» **TO-DO LIST**:
A. Answer these about the passage on learned planning problems, one line each:
(i) Over which time steps does the objective function add up the reward?
(ii) What total reward does Example 2 give for the optimal plan?
(iii) According to Theorem 1, what kind of problem is finding a feasible solution to a learned planning problem?
B. Transcribe the passage on learned planning problems from "We begin by" to "planning horizon H.".
C. Go on with the text on learned planning problems and NP-completeness, picking up right after its last sentence.

----- SELECTED PASSAGE -----

Objective Function. The 0–1 IP model has the objective function

$$\begin{aligned}&\max \; \sum _{t = 1}^{H} R(\langle {Y}_{1,t+1}, \dots , {Y}_{n,t+1}, {X}_{1,t}, \dots , {X}_{m,t} \rangle ), \end{aligned}$$
(9)

which maximizes the total reward accumulated over time steps \(t\in \{1,\dots ,H\}\).

Example 2

The 0–1 IP (or the equivalent PBO) model that is presented in this section can be solved to find an optimal plan to the instance that is described in Example 1. The optimal plan is \(\bar{a}^{t}_{1} = 0\) for all time steps \(t\in \{1,2,3,4\}\), and the total reward for the optimal plan is 0.    \(\square \)

4 Theoretical Results

In this section, we establish the NP-completeness of finding feasible solutions to learned planning problems.

Theorem 1

Finding a feasible solution to a learned planning problem \(\tilde{\varPi }\) with a fully-connected batch normalized learned BNN \(\tilde{T}\) is an NP-complete problem.

Proof

We begin by showing that \(\tilde{\varPi }\) is in NP. Given the values \(\bar{A}^{t}\) of action variables A for all time steps \(t\in \{1,\dots ,H\}\) and the initial values \(V_i\) of state variables \(s_i \in S\), the learned BNN \(\tilde{T}\) can predict the values \(\bar{S}^{t} = \langle \bar{s}^{t}_{1}, \dots , \bar{s}^{t}_{n} \rangle \in D_{s_1}\times \dots \times D_{s_{n}}\) of all state variables S for all time steps \(t\in \{2,\dots , H+1\}\) in linear time in the size of the BNN and the value of the planning horizon H.

----- DATASET -----

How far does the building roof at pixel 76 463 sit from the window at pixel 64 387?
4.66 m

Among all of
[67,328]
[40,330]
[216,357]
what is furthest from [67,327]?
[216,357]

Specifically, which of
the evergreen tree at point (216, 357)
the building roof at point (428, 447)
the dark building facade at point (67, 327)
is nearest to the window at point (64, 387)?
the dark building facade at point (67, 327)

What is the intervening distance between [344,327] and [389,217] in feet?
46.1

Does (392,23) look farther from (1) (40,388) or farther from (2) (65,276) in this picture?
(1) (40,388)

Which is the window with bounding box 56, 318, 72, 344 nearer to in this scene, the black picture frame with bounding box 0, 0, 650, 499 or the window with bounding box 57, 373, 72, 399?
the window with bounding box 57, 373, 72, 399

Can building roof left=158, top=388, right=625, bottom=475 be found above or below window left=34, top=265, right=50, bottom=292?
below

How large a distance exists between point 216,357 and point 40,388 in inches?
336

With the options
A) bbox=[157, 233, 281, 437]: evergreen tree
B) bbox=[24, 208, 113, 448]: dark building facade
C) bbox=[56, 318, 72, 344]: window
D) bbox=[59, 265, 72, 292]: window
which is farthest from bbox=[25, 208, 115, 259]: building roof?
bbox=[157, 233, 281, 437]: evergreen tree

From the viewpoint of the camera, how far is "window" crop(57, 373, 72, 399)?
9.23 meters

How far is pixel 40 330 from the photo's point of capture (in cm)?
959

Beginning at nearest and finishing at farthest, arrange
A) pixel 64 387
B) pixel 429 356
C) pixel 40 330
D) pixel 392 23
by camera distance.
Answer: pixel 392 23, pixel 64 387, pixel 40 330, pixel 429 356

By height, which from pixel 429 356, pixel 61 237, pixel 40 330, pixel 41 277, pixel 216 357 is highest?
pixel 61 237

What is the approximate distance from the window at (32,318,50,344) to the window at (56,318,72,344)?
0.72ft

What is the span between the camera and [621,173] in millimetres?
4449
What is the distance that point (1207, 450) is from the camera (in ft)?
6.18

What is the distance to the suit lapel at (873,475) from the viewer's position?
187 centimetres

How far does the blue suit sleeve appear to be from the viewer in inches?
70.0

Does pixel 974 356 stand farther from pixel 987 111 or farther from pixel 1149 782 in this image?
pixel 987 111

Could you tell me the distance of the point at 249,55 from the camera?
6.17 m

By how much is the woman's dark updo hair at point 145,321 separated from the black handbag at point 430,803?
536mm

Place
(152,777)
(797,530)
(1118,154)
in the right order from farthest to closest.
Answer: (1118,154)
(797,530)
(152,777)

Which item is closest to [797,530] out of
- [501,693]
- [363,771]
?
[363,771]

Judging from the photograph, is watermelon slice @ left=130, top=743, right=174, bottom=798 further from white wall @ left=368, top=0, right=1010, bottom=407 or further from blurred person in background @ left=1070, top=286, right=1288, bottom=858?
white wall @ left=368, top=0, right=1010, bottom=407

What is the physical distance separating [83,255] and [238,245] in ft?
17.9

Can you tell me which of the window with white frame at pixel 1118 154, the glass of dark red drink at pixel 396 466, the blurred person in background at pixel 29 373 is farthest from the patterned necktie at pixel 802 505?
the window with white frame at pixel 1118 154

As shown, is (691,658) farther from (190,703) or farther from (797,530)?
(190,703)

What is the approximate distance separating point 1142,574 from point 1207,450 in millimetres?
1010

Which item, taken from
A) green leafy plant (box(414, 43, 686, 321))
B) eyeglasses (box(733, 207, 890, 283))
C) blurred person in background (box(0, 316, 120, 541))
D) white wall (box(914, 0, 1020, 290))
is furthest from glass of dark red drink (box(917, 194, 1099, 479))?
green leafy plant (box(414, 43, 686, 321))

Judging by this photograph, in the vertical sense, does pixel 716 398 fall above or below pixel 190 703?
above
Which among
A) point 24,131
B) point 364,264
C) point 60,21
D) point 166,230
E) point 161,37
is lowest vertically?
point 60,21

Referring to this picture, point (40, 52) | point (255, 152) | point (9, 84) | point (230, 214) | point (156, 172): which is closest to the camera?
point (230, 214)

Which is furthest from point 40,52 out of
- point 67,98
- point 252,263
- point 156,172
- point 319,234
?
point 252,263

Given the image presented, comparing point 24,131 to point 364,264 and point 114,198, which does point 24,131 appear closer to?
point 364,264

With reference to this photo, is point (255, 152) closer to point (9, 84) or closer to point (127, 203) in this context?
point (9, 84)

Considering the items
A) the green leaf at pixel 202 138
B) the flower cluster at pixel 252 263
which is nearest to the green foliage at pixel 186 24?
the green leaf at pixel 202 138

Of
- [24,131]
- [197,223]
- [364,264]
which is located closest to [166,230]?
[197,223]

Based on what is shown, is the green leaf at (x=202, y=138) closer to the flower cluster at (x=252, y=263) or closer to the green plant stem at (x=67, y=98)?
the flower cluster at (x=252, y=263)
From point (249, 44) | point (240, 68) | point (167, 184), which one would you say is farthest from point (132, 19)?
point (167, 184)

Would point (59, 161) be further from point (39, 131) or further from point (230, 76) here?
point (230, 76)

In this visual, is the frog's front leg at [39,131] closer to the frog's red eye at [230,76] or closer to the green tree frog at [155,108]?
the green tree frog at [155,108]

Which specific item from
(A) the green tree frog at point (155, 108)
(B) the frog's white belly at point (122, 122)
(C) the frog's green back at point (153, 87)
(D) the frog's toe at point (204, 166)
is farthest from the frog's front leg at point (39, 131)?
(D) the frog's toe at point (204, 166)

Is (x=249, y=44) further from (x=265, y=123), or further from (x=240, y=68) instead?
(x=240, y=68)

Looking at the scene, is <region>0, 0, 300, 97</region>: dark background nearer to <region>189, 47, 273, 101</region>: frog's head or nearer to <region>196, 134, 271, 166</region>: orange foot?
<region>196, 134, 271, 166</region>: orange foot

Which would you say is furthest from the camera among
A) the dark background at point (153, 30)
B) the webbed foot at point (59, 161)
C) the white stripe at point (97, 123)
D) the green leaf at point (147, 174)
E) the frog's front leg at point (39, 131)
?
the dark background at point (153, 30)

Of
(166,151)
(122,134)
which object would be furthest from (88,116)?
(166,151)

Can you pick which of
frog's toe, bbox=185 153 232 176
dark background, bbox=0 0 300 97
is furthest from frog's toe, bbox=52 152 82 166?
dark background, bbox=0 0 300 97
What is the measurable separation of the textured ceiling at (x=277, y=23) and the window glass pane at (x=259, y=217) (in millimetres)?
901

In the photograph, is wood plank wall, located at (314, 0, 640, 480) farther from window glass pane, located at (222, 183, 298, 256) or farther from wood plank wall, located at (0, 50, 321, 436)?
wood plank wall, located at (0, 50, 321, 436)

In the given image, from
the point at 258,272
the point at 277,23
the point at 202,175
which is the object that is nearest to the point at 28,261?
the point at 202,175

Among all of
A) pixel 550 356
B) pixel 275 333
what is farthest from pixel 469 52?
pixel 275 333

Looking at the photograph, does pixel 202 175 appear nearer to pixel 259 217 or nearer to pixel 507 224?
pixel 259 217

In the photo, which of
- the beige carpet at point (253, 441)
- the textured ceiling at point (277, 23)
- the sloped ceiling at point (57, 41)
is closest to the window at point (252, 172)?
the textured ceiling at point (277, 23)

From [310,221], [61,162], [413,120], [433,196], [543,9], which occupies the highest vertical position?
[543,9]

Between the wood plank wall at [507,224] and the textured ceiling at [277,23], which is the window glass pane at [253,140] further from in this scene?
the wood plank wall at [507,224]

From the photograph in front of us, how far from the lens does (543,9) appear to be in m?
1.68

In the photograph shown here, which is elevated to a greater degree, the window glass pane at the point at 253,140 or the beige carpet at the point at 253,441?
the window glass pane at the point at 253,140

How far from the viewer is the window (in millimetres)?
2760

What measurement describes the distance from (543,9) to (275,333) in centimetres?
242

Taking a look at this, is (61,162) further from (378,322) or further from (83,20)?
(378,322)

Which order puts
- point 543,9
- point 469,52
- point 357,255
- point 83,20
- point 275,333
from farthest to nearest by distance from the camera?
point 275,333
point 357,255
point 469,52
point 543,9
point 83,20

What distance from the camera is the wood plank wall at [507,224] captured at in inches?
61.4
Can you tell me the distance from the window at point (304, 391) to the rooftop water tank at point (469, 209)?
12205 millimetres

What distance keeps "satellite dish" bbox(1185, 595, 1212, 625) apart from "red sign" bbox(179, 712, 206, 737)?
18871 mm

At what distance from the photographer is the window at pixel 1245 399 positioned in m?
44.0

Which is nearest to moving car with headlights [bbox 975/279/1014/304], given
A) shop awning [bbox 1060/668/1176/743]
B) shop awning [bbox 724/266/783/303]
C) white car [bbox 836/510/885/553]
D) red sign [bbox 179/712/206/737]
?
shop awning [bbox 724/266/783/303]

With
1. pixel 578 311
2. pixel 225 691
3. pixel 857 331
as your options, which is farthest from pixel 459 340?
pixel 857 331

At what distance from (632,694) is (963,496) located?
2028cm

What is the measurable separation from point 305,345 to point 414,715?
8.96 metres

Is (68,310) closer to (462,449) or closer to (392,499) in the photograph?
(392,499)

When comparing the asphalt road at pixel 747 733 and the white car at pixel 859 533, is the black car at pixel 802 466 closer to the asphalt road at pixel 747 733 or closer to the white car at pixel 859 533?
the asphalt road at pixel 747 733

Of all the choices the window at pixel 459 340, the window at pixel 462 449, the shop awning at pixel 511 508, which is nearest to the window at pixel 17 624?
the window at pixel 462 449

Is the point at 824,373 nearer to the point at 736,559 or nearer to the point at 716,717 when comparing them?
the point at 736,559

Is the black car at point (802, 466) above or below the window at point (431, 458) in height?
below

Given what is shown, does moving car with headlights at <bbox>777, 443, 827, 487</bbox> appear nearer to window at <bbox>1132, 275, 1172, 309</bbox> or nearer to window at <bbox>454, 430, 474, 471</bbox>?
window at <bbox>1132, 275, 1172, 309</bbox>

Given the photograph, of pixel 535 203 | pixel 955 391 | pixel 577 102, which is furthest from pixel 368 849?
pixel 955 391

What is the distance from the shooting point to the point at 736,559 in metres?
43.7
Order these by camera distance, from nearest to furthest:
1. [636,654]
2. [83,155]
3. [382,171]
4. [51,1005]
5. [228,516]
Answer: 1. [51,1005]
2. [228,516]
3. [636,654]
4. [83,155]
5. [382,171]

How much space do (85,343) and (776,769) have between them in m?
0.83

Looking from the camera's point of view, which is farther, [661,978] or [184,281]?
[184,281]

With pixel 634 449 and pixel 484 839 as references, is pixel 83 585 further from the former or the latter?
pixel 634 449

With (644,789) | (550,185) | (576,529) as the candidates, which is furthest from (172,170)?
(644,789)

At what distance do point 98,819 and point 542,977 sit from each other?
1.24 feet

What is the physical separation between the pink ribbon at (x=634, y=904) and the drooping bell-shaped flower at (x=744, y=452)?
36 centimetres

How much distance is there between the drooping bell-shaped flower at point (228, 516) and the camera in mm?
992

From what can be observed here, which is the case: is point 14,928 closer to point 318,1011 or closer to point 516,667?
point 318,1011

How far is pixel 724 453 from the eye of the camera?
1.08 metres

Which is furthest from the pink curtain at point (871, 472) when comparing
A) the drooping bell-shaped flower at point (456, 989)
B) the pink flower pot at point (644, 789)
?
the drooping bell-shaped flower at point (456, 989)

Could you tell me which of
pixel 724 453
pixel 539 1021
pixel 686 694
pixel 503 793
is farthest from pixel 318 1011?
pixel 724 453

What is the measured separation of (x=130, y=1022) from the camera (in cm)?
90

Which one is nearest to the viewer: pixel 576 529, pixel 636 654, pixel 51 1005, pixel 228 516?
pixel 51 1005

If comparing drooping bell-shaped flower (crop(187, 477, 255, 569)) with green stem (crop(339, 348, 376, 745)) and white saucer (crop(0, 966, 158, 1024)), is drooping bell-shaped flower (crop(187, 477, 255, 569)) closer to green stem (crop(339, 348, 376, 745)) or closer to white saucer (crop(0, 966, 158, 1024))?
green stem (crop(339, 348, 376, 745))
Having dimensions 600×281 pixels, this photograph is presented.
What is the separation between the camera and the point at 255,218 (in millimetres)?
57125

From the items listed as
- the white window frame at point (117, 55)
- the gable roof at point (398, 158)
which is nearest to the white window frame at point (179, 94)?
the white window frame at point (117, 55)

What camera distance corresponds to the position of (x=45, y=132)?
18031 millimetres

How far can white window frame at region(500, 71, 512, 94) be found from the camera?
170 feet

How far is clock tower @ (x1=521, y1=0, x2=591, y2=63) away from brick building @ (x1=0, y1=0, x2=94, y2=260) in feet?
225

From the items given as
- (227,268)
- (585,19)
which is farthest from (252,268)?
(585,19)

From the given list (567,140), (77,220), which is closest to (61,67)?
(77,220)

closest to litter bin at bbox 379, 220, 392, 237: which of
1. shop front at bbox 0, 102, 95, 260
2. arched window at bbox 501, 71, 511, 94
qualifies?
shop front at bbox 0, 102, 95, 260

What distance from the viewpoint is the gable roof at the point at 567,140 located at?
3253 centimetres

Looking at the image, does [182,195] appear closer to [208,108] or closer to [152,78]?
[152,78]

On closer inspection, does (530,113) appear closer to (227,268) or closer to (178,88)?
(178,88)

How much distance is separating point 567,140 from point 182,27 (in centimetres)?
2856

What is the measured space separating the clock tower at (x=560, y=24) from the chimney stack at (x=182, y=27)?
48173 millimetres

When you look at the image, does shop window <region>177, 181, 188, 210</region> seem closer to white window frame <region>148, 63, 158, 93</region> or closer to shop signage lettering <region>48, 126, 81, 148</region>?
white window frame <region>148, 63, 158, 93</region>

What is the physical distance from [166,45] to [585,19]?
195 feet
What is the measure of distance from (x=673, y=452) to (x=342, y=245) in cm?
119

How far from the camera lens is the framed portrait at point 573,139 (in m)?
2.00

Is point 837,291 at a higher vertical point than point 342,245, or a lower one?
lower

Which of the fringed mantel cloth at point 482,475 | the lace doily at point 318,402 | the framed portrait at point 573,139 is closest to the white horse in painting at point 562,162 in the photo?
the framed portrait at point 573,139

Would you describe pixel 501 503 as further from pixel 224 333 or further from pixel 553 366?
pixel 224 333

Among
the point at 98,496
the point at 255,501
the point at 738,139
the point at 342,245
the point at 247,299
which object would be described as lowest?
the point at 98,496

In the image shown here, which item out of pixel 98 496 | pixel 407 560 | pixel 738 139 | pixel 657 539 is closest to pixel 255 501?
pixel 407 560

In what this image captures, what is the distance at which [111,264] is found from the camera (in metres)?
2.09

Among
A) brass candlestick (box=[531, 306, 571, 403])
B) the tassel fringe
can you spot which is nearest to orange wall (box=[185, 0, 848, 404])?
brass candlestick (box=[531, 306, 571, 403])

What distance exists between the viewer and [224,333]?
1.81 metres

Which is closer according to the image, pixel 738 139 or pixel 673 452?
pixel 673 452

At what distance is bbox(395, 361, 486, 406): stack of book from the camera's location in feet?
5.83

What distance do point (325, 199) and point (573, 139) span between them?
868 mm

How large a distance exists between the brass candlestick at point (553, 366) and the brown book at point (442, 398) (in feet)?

-----

» **ANSWERS IN ORDER**:
A.
(i) Time steps t ∈ {1, …, H}.
(ii) 0.
(iii) An NP-complete problem.

B.
We begin by showing that \(\tilde{\varPi }\) is in NP. Given the values \(\bar{A}^{t}\) of action variables A for all time steps \(t\in \{1,\dots ,H\}\) and the initial values \(V_i\) of state variables \(s_i \in S\), the learned BNN \(\tilde{T}\) can predict the values \(\bar{S}^{t} = \langle \bar{s}^{t}_{1}, \dots , \bar{s}^{t}_{n} \rangle \in D_{s_1}\times \dots \times D_{s_{n}}\) of all state variables S for all time steps \(t\in \{2,\dots , H+1\}\) in linear time in the size of the BNN and the value of the planning horizon H.

C.
Fig. 3.
figure 3

Visualization of the NP-hardness proof by a reduction from a 3-CNF formula \(\phi = \bigwedge _{j=1}^{q} c_j\) to the learned planning problem \(\tilde{\varPi }\). In the first layer, two neurons \(u_{2i,1}, u_{2i+1,1} \in J(1)\) together represent the Boolean variable \(z_i\) from the formula \(\phi \). When variable \(z_i\) does not appear in clause \(c_k\), the weights \(\bar{w}_{2i,k,2}, \bar{w}_{2i+1,k,2}\) are set so the input to neuron \(u_{k,2} \in J(2)\) is cancelled out (i.e., case (a) of step (7)). In the remaining cases, the weights \(\bar{w}_{2i,j,2}, \bar{w}_{2i+1,j,2}\) are set to ensure the input to neuron \(u_{j,2} \in J(2)\) is positive if and only if the respective literal that appears in clause \(c_j\) evaluates to true (e.g., case (c) of step (7) is visualized).

We proceed by showing that \(\tilde{\varPi }\) is in NP-hard by a reduction from 3-SAT. Let \(\phi \) be a 3-CNF formula such that \(\phi = \bigwedge _{j=1}^{q} c_j\) for some positive integer q. Further let \(z_1, \dots , z_{r}\) denote the (Boolean) variables that appear in the formula \(\phi \) for some positive integer r. As visualized in Fig. 3, we define the learned planning problem \(\tilde{\varPi }\) to represent any 3-CNF formula \(\phi \) as follows:

  1. 1.

    Planning horizon \(H=1\).

  2. 2.

    State variable \(S=\{s_1\}\).

  3. 3.

    Action variables \(A=\{a_1, \dots , a_{2r}\}\).

  4. 4.

    The global function C is true if and only if \(a_{2i-1} = a_{2i}\) for all \(i \in \{1,\dots , r\}\).

  5. 5.

    Neurons \(J(1) = \{u_{1,1}, \dots , u_{1+2r,1}\}\) in the first layer.

  6. 6.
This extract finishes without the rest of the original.